Setting the appropriate modeling output goals is important, and is intimatly associated with the purpose for which the model is being created.

discussion <- c(“absolute error”, “relative error”, “error trends”, “Pareto optimality”, “level of error by parameter and model area as related to modeling purpose”)

History Matching Example

Unfortunately, publicly available history matching data sets are difficult to come by, especially if one is not associated with a university, e.g. Norne. Should anyone reading this have access to a suitable Creative Commons licensed data set, I would appreciate a note to gerwathome at gmail.com. Until I can find a suitable data set, I will create an entirely synthetic simple data set based on SPE9. The model has ~9000 cells with a geostatistically derived permeability distribution, one injector, 25 producers and 900 days of history. It will be assumed that the model as given provides the correct “history”. A set of geologic regions will be created using the porosity and permeability. The model has constant permeabilites assigned by layer, which give very odd looking porosity - permeability cross plots. The history match will start with 30 variables. These will be layer multipliers for porosity and permeability, as no reasonable rock type regions could be identified with this synthetic data.

stream of consciousness

need to add overwrite/perhaps/don’t overwrite to error calcs
need to allow selection of case, name, keyword, and error type to error caclulation
need to profile caclulations to make them faster

It turns out that 64 cases, 26 wells (and the FIELD summary), 11 keywords (rates, cums, ratios, producers and injectors) and 12 different error estimation quantities generate a great many error parameters even for this simple case. Some work needs to be done to make the functions quicker and more efficient, but it also behooves the engineer to think carefully about what he is trying to do, and be a little cautious about what he asks from the computer. When permutations are involved, it quickly becomes possible to overwhelm the most powerful computers and the most efficient software. For this toy level problem, we will try to match at the field level only. We will only try to match oil, gas and water rates. We will look at the maximum and minimum errors to ensure that we have bracketed the desired solution, but our optimization will only include absolute and relative fraction error. This means that we will have 1 entity * 3 rates * 2 errors for a total of 6 objectives that need to be optimized. Our meta-modeling technique will be kriging, so we will use the 64 cases to create 6 models of the parameters which we are trying to optimize. We currently have 30 different input variables: one porosity and one permeability multiplier for each of the 15 model layers.

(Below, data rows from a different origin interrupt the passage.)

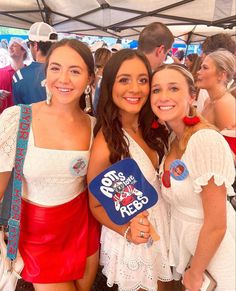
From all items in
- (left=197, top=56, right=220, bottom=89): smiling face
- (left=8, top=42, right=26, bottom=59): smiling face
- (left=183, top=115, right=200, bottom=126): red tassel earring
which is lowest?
(left=183, top=115, right=200, bottom=126): red tassel earring

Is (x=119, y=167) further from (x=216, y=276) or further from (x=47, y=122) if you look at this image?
(x=216, y=276)

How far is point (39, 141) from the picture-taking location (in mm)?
1360

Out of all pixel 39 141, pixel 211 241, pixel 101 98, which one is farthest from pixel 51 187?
pixel 211 241

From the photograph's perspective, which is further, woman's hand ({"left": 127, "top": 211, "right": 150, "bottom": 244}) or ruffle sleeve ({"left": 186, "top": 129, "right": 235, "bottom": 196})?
woman's hand ({"left": 127, "top": 211, "right": 150, "bottom": 244})

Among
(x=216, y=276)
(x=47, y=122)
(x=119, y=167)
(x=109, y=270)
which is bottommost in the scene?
(x=109, y=270)

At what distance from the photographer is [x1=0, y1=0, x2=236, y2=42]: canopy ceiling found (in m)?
4.48

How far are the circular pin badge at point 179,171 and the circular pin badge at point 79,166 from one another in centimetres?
42

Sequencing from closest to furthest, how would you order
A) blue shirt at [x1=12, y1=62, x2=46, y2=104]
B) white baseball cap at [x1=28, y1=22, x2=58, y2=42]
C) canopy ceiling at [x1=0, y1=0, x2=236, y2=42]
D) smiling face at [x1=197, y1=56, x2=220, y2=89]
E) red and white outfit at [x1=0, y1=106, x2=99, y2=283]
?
red and white outfit at [x1=0, y1=106, x2=99, y2=283] → smiling face at [x1=197, y1=56, x2=220, y2=89] → blue shirt at [x1=12, y1=62, x2=46, y2=104] → white baseball cap at [x1=28, y1=22, x2=58, y2=42] → canopy ceiling at [x1=0, y1=0, x2=236, y2=42]

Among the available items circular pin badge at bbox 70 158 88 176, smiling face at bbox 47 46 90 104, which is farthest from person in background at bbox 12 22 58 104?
circular pin badge at bbox 70 158 88 176

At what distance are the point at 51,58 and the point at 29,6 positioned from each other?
493 centimetres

First we will generate Sobol indices to attempt to sort out which input variables influence which error parameters, and which input variables we might be able to neglect.

Next we will EI/EGO algorithms to determine which areas of the model might be most improved by running aditional cases. I’m not sure when the Pareto multi objective optimization should start. It turns out that GPareto doesn’t work well if you don’t have reasonably well defined functions for each objective. In our case, trying to use kriging models developed from a Plackett-Burman(PB) design is not recommended. The optimizer times out on maximum iterations without coming to a decent solution. The rule of thumb for an experimental design with 10 cases per variable is probably appropriate. My approach will be to build a PB design, and then augment it with a spacefilling design until the desired number of cases is created. In this case, with 30 variables and 64 cases from a folded PB design, the spacefilling design will need to add an additional 236 cases.

Multi-objective sensitivity: TunePareto, sensitivity, multisensi, and SPOT.